_TASKS_.
a. In the HTTP/2 discussion, which test fails to receive the last RST, and for which path?
b. Carry on the HTTP/2 discussion below from the point where it stops.

··· EXTRACTED TEXT

That's interesting. RST_STREAM with NO_ERROR means: don't send anything to me, but process what I sent you. Rapid reset? (good it's fixed in nghttp2)
@jasnell could you reach out to the nghttp2 maintainers and ask about the status of that PR? I would sincerely hope we wouldn't have to maintain a floating patch.
CI: https://ci.nodejs.org/job/node-test-pull-request/59515/
I got stuck. test-http2-multistream-destroy-on-read-tls.js doesn't receive last RST for /j. This happens only on TLS. I used the keylog TLS event to get the key and I used Wireshark to inspect the traffic, and I was amazed to see this:
Aside the missing RST, there's no GOAWAY frame from the client. Even if I restore node_http2.cc:794 to be
CHECK_EQ(nghttp2_session_terminate_session(session_.get(), code), 0);
the result is the same - no GOAWAY frame. I don't know how nghttp2 builds frames, nor how the streams work internally so I would greatly appreciate any help here!

······
··· DATA BELOW

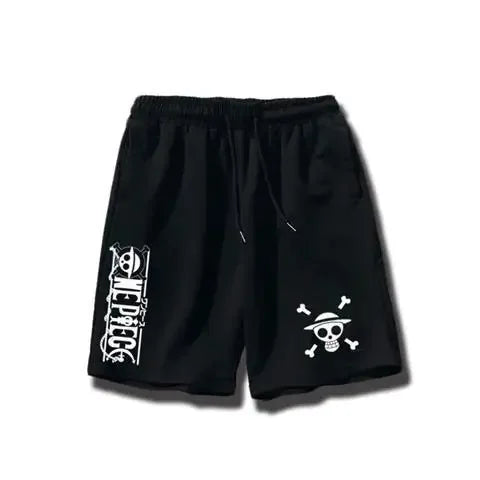 BERMUDA ONE PIECE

······

_RESULTS_.
a. test-http2-multistream-destroy-on-read-tls.js does not receive the last RST for /j.

b.
~~After digging it looks like there's a bug in the queue mechanism in nghttp2?~~
Edit: For some reason the session addresses differ? Investigating! (I won't ping nghttp2 yet till I know it's definitely in nghttp2)
PUSH RST_STREAM TO QUEUE session=0x5a831ddf2128 ob_reg=0x5a831ddf2240 item=0x5a831dc43b88
pointer 0x5a831dc43b88
to head
node goaway, nghttp2 session=0x5a831ddf2128
pop session=0x5a831de25c08 ob_reg=0x5a831de25d20 top=(nil)
Have you tried pinging nghttp2?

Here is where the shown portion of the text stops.